J. L. - Jusqu'à l'arrivée d'Emmanuel Macron, féru de philosophie et de théâtre, qui s'exprime dans une belle langue, à la fois plus philosophique et plus contemporaine. Son vocabulaire, sa syntaxe, montrent une culture classique ancrée dans la grande tradition, mais aussi empreinte d'expressions, de tournures, de phrasés contemporains n'excluant pas les américanismes ni les anglicismes. Peut-être, à proportion retenue, faut-il accepter de décrire certains actes par le biais de cette langue renouvelée.
P. I. - On se rappelle en effet l'intéressant « j'ai pivoté le business model », la « culture du invented here », la « start-up nation », la « green tech », ou bien encore la « silver economy »...

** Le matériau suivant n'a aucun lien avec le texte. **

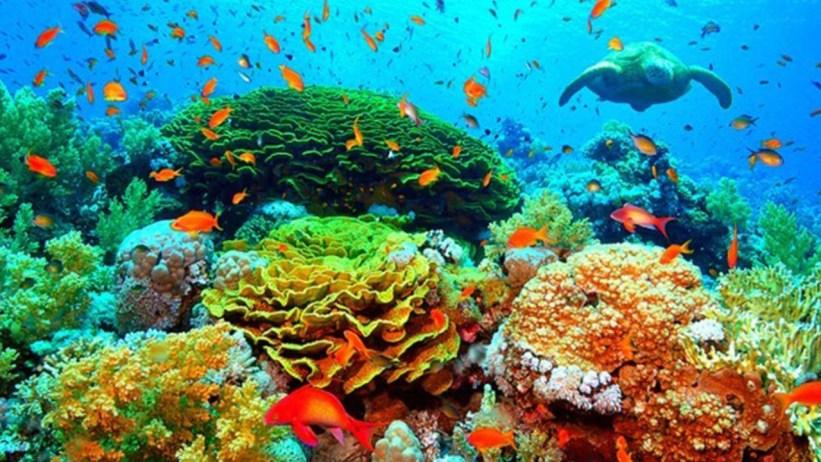 Protetor Solar x Recife de Corais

J. L. - Idiome de l'action, l'anglais est parfois plus commode et plus imagé... Quoi qu'il en soit, le fait que notre président de la République soit un amoureux des lettres est très réjouissant.
P. I. - Quelles actions voyez-vous pour l'avenir de la francophonie ?
J. L. - La meilleure façon de servir la francophonie est d'abord d'encourager partout dans le monde la création artistique, y compris dans les pays qui n'utilisent pas, ou peu, notre langue. En Asie, par exemple, elle a perdu du terrain. Si l'on veut lui redonner une place, c'est par le biais de l'action culturelle, mais aussi par la promotion de nos sciences et techniques que nous induirons sa pratique. Je pense particulièrement aux lycées français qui sont une institution admirable qu'il faut encourager. De ce point de vue, j'observe malheureusement une longue et lente récession. Depuis deux ou trois décennies, les gouvernements n'ont cessé de raboter les crédits culturels extérieurs. Il n'y a désormais quasiment plus de moyens pour agir. Inutile de faire de grandes et belles phrases sur la francophonie si, un peu partout sur place, on ne redonne pas des moyens aux Alliances françaises, aux Instituts français. En Arabie saoudite, aux Émirats, notre langue est minoritaire, mais elle y est très aimée. L'émir du Qatar, par exemple, parle un français parfait, ses enfants vont au lycée Voltaire à Doha et son entourage est très francophile. C'est cet amour de la culture française qu'il faut favoriser pour qu'il se mue progressivement en francophonie.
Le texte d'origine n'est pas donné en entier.